If you’re having trouble doing a burning-fuse, reconsider seriously whether your footage actually has to show that effect on-screen. It probably doesn’t, and might be considerably tighter if it doesn’t. You can edit your way out of any tight spot, because we all know that bombs have fuses, and we all have imaginations. If that effect is going to be problematic at your current technical skill-level, don’t invest huge amounts of time and effort to show it: figure out a different way to convey the key point.

Ironically, sometimes the best shots are the ones that you don’t show. (I watched the movie, The Name of the Rose, on broadcast television where a long and very-graphic :eek: sex scene was edited completely out … and the film was much, much stronger and more effective without it.) Just give us enough to let us understand the story. Show the bad guy holding a match and bending down. CUT TO: Maybe show light (from the match, from the fuse) flickering against a nearby wooden box. CUT TO: “Kaboom!” We’ll understand. Don’t waste beats that could be spent on the story actually showing us things we can safely guess. Keep it moving.

Haha, unless it is a title shot like Mission Impossible!

Apart from doing a particle sim, if you want a cool art look, you could create a sparkle in GIMP and import that on a plane in Blender. Constrain the plane so that it allways faces the camera and track it over the fuse. Rotate the plane so that it spins wildly simulating a random flicker. Comp that over the bomb/fuse.

Why do you want to paint the burning fuse effect outside of blender?
You can set the animation render type to png in the scene tab. When you press the render animation button a sequence will be created of all the frames in your render range. These can be modified directly and loaded up as an image strip in the VSE to be played back seamlessly.

Thanks 3point edit…how do you modified directly to the png files in blender…do I use a some type of paint brush to put a spark or something red to make it look like a fuse buring on some frames? I must be having a senior moment, if the answer is so obivous?



I want to put a few frames with red to make it look like a fuse burning. Some say to do the red in blender PNG files, but I do not know how to do that…I know that by animating PNG it puts individual frames, but how to I paint a red dot on the frame?
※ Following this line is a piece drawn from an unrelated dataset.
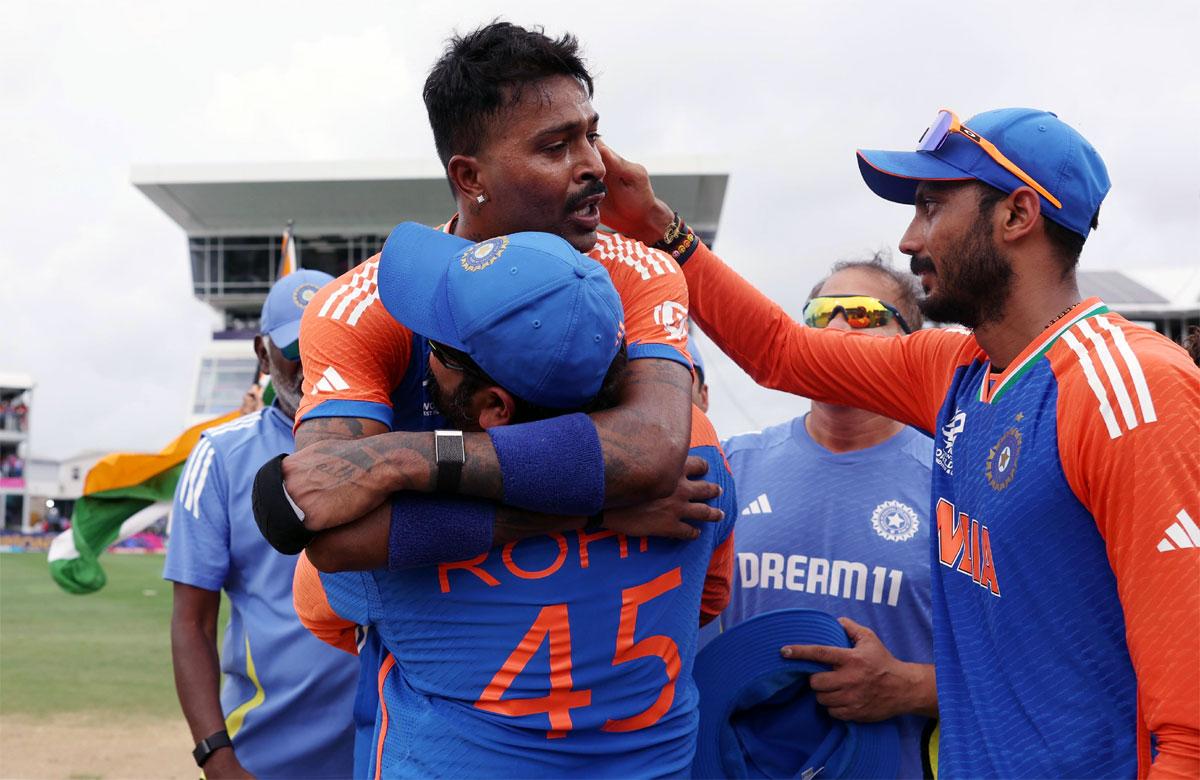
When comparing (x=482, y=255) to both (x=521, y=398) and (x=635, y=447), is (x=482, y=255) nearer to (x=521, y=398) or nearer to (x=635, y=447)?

If you have a 3d blender file of the fuse burning that you have not animated, then just include a plane with a red dot mapped on it. Then attach that to he end fuse. Other wise you could do this with the compositor by loading up your png sequence as a movie then use a translate node to move the red spot around. Then combine both images with a mix node. If this sounds to complicated just have a look for some tutorials, it really is quite simple.